Michel Goossens a occupé une place très importante dans le développement de méthodes de diagnostic et de dépistage des maladies génétiques. Il a également joué un rôle essentiel dans la mise en place, l’organisation et le financement, en France, des réseaux de laboratoire de diagnostic moléculaire, sensibilisant les autorités de santé à ce qui était un nouveau domaine de la médecine. 

Biographie

Michel Goossens est né le 4 avril 1947 à Paris. Il a mené ses études secondaires au lycée Henri IV à Paris et ses études supérieures aux facultés de médecine de Cochin et des sciences de Créteil. 

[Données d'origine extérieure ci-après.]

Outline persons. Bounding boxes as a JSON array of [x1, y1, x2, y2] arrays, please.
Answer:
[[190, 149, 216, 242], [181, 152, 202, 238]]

  • Interne des hôpitaux de Paris (1972).
  • Docteur en médecine de la faculté de médecine de Cochin, Paris (1977).
  • Titulaire d’une maîtrise (1974) et d’un diplôme d’études approfondies en biochimie (1976).
  • Post-ost-doctorant au Howard Hugues Medical Institute for the study of Human Genetic Diseases et dans le département d’hématologie et de génétique, université de Californie, San Francisco, Etats-Unis (1978–1980).
  • Chercheur dans l’unité Inserm 91 “Génétique moléculaire et hématologie” dirigée par Jean Rosa à l’hôpital Henri-Mondor à Créteil.
  • Assistant (1979) puis chef de travaux pratiques à la faculté de médecine Paris XII de Créteil (1982).
  • Professeur des universités en génétique, praticien hospitalier au CHU de Créteil, université Paris XII (1985).
  • Directeur de l’école doctorale 402 “Sciences de la vie et de la santé” de cette université (2000–2009).
  • Chef du service de biochimie et de génétique de l’hôpital Henri-Mondor, Créteil depuis 1993.
  • Directeur de l’unité Inserm 468 “Génétique moléculaire et physiopathologie” à l’hôpital Henri-Mondor à Créteil (1997–2004).
  • Directeur de l’Institut Mondor de médecine moléculaire (2000–2007).
  • Responsable d’une équipe de recherche sur les bases cellulaires et moléculaires des maladies héréditaires, au sein de l’unité 955 de l’Institut Henri-Mondor de recherche médicale de Créteil, dirigé par Georges Guellaen depuis 2008. 

Instances scientifiques

  • Membre de la commission scientifique spécialisée (CSS) de l’Inserm “Biologie moléculaire, génétique, microbiologie, pathologie infectieuse et parasitaire, biophysique, biochimie, pharmacochimie, métrologie physico-chimique” (1983–1986) et de la CSS “Endocrinologie, reproduction, développement” (1991–1994).
  • Membre du conseil scientifique de l’Association française contre les myopathies (1990–1998).
  • Membre puis président de l’Association française contre la mucoviscidose (1991–1997).
  • Membre du conseil scientifique de l’université Paris XII, Créteil (1991–1997 et 2006–2008).
  • Président de la commission scientifique de l’UFR de médecine de Créteil (1991–1994).
  • Membre de la commission nationale de biologie de la reproduction, section diagnostic prénatal (1991–1995).
  • Membre du conseil scientifique de l’Assistance publique – hôpitaux de Paris (1996–1998).

Sociétés savantes

  • Membre de la Société française de génétique, de la Société française de génétique humaine.
  • Membre de la Société de biologie.
  • Membre de l’American Society of Hematology.
  • Membre de l’American Society of Human Genetics, de l’European Society of Human Genetics. 

Prix et distinctions

  • Prix Jaffé de l’Académie des sciences ‑Institut de France (2004).
  • Officier dans l’ordre des Palmes académiques.